Joseph P. Willner, a 42-year-old resident of Ambler, Pennsylvania, was allegedly indicted on a four-count charge by a federal grand jury in the Eastern District of New York.
The self-proclaimed day trader was charged with Conspiracy to Commit Wire Fraud, Conspiracy to Commit Securities Fraud and Computer Intrusion, Security Fraud and Conspiracy to Commit Money Laundering as contained in the court filings. Between September 2014 and May 2017, Willner is allegedly to have engaged in an illegal brokerage account takeover and unauthorized trading scheme in concert with co-conspirators. The co-conspirators allegedly hacked into the victims’ accounts in order to execute fraudulent short sales.
Willner was said to have either directly or indirectly accessed at least 110 brokerage accounts to perpetrate his scheme without authorization. Both Willner and his accomplice were alleged to have equally shared the proceeds from the scheme. These proceeds of profitable trades were allegedly laundered through a digital currency exchange, swapping United States dollars to bitcoin.
“This case involves a 21st Century cyber boiler room, except the buyers were not even aware they were purchasing shares of stock,” stated FBI Assistant Director-in-Charge Sweeney. “As alleged, the scheme involved hacking into victims’ online securities brokerage accounts to make unauthorized trades that would benefit the defendant through the use of short sales. The scheme ultimately led to a loss of over $2 million to victim accounts.”
During the alleged period, he is said to have accessed hacked brokerage accounts to trade the same securities, generating profits by taking advantage of the artificial stock prices that resulted from the unauthorized trades placed in the victims’ accounts. His modus operandi was to use the periods before or after regular market hours, that is between 9:30 a.m ET (representing the open market hour) to 4:00 p.m ET (the market close hour) Monday through Friday to execute the illicit trades.
It was observed that public traded stocks generally trade less frequently in pre-market and after-hours trading and may be more susceptible to rapidly fluctuating prices. Willner must have targeted this anomaly and took advantage of it to further his scheme through coordinated trading of artificial high and low prices. The Securities and Exchange Commission further reported that Willner must have generated over $700,000 in illicit profits in his name through the scheme, by buying or selling stock in the victims’ accounts using artificially low or high prices generated by the unauthorized trading of stock in the accounts.
By manipulation of market and trading structures through “short sale”, Willner’s alleged actions violated all four-counts and charge against him.

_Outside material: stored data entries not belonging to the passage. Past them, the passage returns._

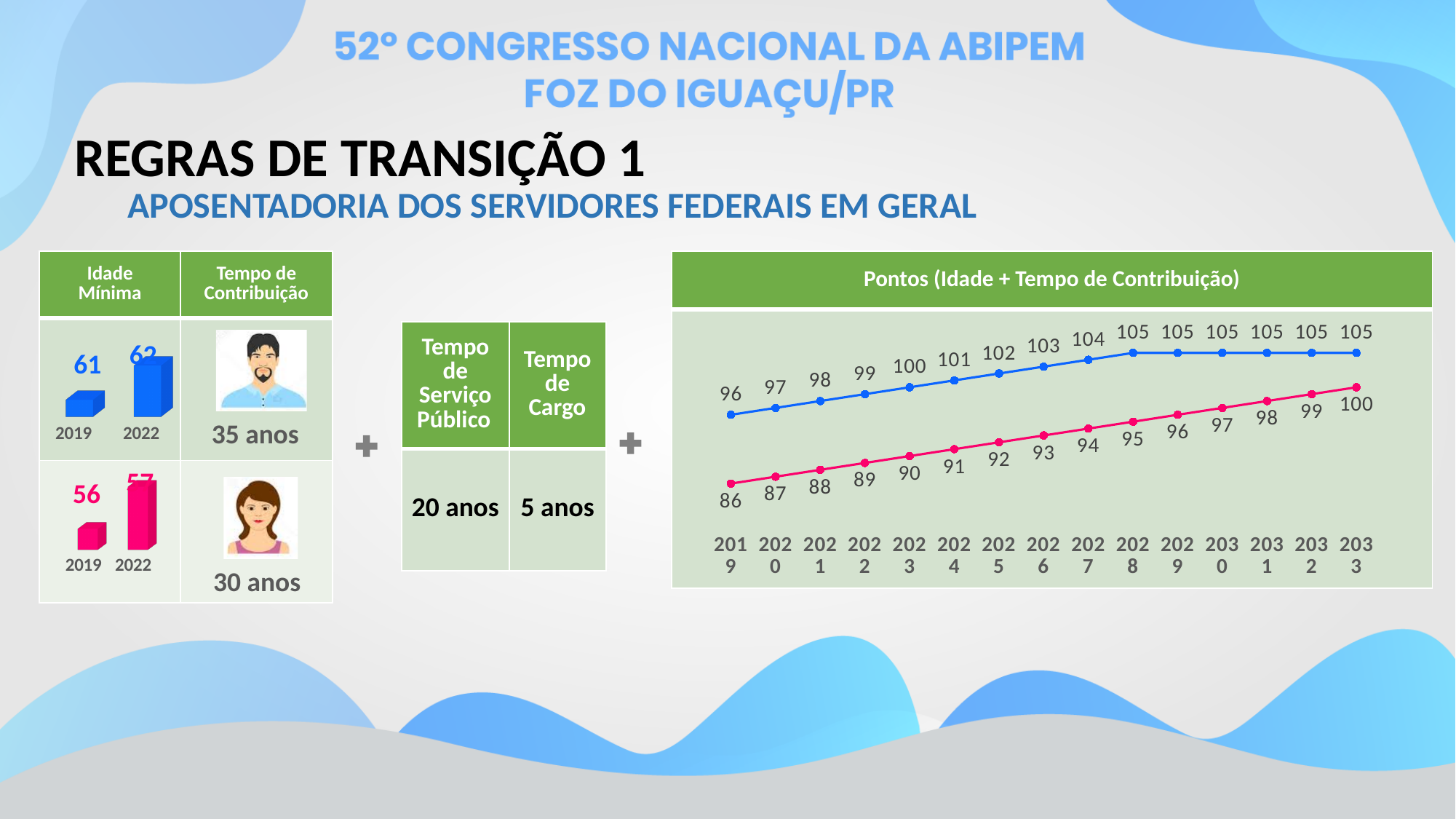
In the 'Pontos (Idade + Tempo de Contribuição)' chart, does the pink line rise or fall from 2019 to 2033? Rise In the 'Pontos (Idade + Tempo de Contribuição)' chart, what is the value of the blue line in 2019? 96 In the 'Pontos (Idade + Tempo de Contribuição)' chart, what is the value of the pink line in 2019? 86 In the 'Idade Mínima' bar chart on the left, what is the blue value for 2022? 62 In the 'Pontos (Idade + Tempo de Contribuição)' chart, how many years are shown on the x axis? 15 In the 'Pontos (Idade + Tempo de Contribuição)' chart, in which year does the blue line first reach 105? 2028 In the 'Idade Mínima' bar chart on the left, what is the pink value for 2019? 56 In the 'Pontos (Idade + Tempo de Contribuição)' chart, what is the difference between the blue and pink lines in 2019? 10 What kind of chart is 'Pontos (Idade + Tempo de Contribuição)'? Line chart In the 'Pontos (Idade + Tempo de Contribuição)' chart, what is the value of the blue line in 2028? 105 In the 'Pontos (Idade + Tempo de Contribuição)' chart, what is the difference between the blue line in 2033 and the blue line in 2019? 9 In the 'Pontos (Idade + Tempo de Contribuição)' chart, what is the value of the pink line in 2033? 100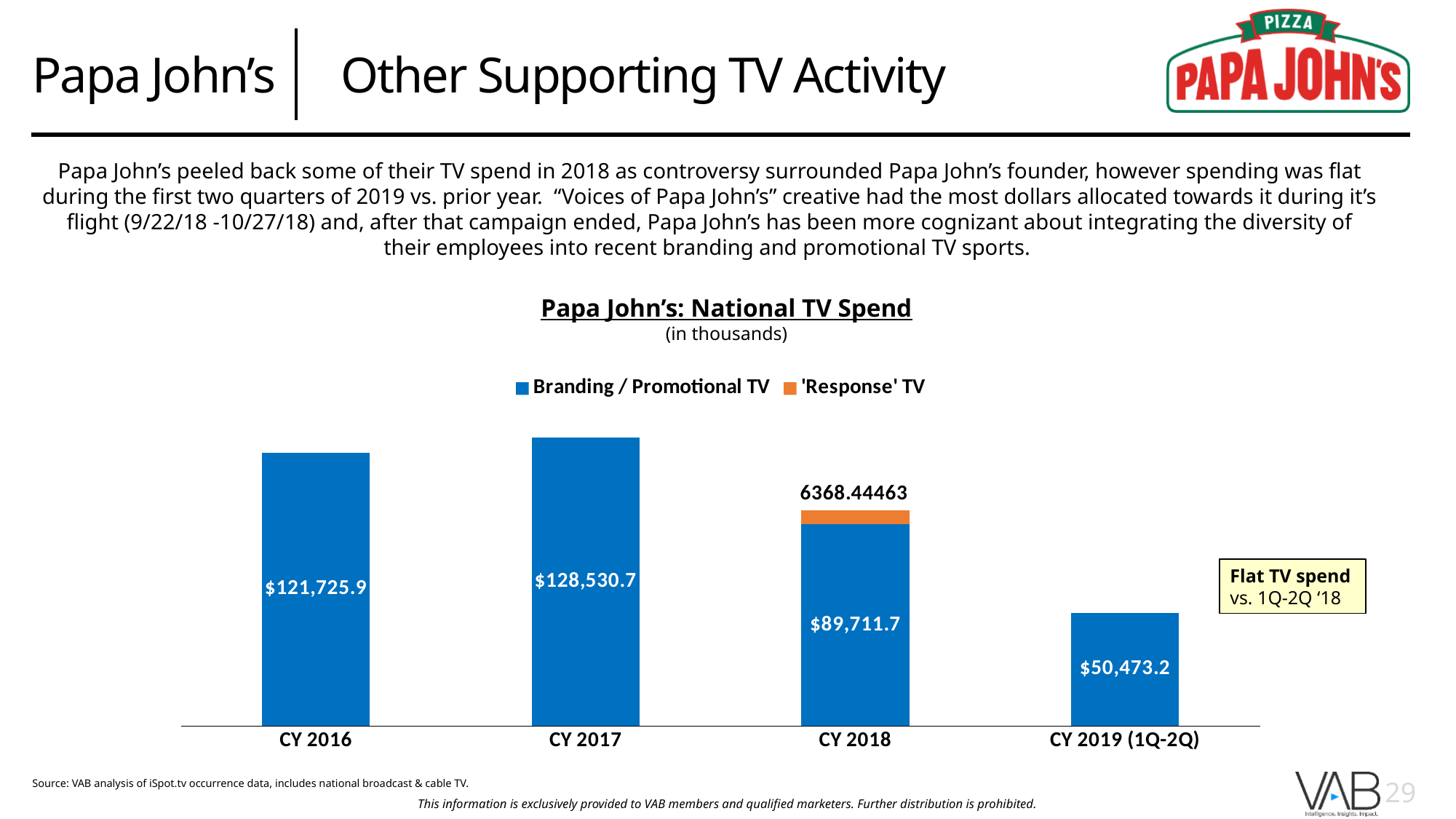
What kind of chart is shown on the slide? Stacked bar chart What is the 'Response' TV value shown for CY 2018? 6368.44463 Which year has the highest Branding / Promotional TV spend? CY 2017 What is the Branding / Promotional TV spend for CY 2018? $89,711.7 How many series does the legend list? 2 What is the Branding / Promotional TV spend for CY 2016? $121,725.9 What is the Branding / Promotional TV spend for CY 2019 (1Q-2Q)? $50,473.2 Is the Branding / Promotional TV spend larger in CY 2016 or CY 2018? CY 2016 How many categories are shown on the x axis? 4 How much higher is the Branding / Promotional TV spend in CY 2017 than in CY 2016? $6,804.8 Which category has the lowest Branding / Promotional TV spend? CY 2019 (1Q-2Q) Does the Branding / Promotional TV spend rise or fall from CY 2017 to CY 2019 (1Q-2Q)? Fall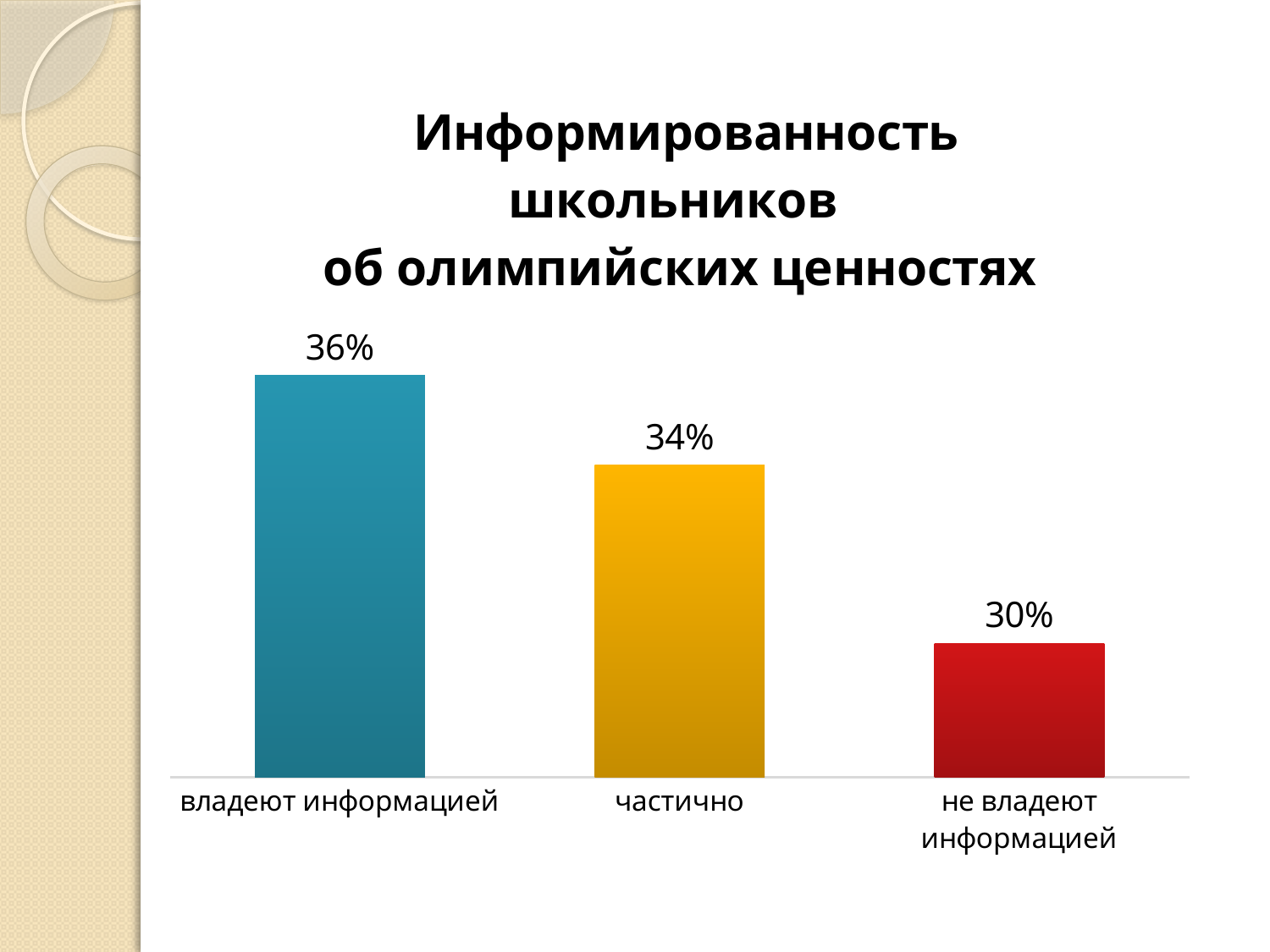
Which category has the highest value? владеют информацией What is the difference between the values for "частично" and "не владеют информацией"? 4% What is the value for "владеют информацией"? 36% How many categories are shown in the chart? 3 Which is larger, the value for "владеют информацией" or the value for "частично"? владеют информацией What kind of chart is shown on the slide? bar chart What is the difference between the values for "владеют информацией" and "не владеют информацией"? 6% Which category has the lowest value? не владеют информацией What is the title of the chart? Информированность школьников об олимпийских ценностях What is the value for "не владеют информацией"? 30% What is the value for "частично"? 34% Do the values rise or fall from left to right across the categories? fall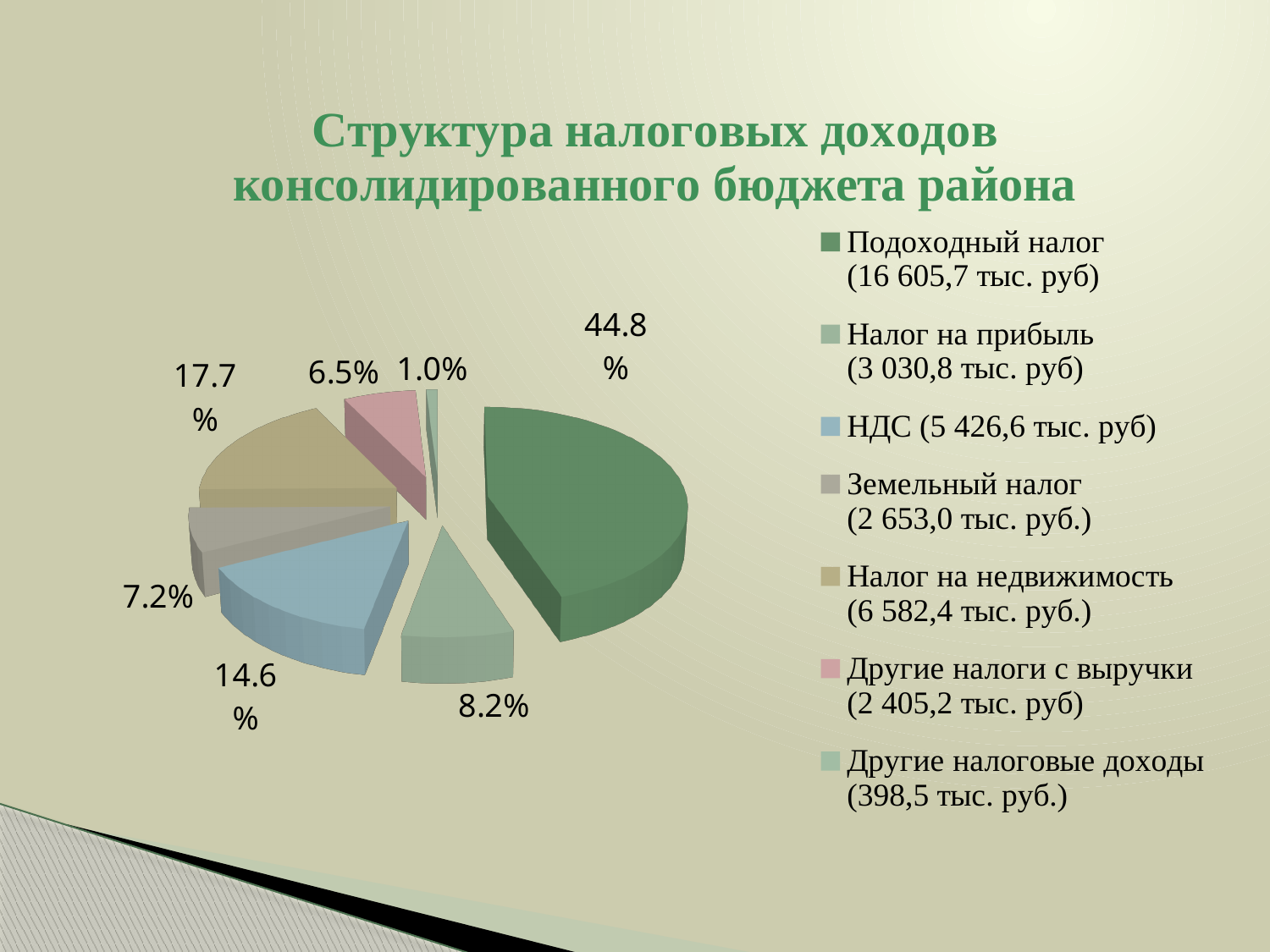
What amount in тыс. руб is shown in the legend for НДС? 5 426,6 тыс. руб What share of the pie does Подоходный налог have? 44.8% What share of the pie does Земельный налог have? 7.2% What share of the pie does Налог на недвижимость have? 17.7% What is the difference in percentage points between the shares of Налог на недвижимость and НДС? 3.1 Which category has the largest slice of the pie? Подоходный налог How many slices does the pie chart have? 7 Which has a larger share, Налог на прибыль or Другие налоги с выручки? Налог на прибыль Which category has the smallest slice of the pie? Другие налоговые доходы What kind of chart is shown on the slide? pie chart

It was also observed that his communications with his alleged accomplice(s) were through the use of online direct messaging applications to exchange information in furtherance to the scheme. They used disguised pseudonyms as identities. The coordinated attacks were done in synchronicity as Willner operated his own accounts as the perpetuator while his accomplice held victims accounts in lieu. These cyber-attacks were done consistently during the relevant periods over the course of the entire operation.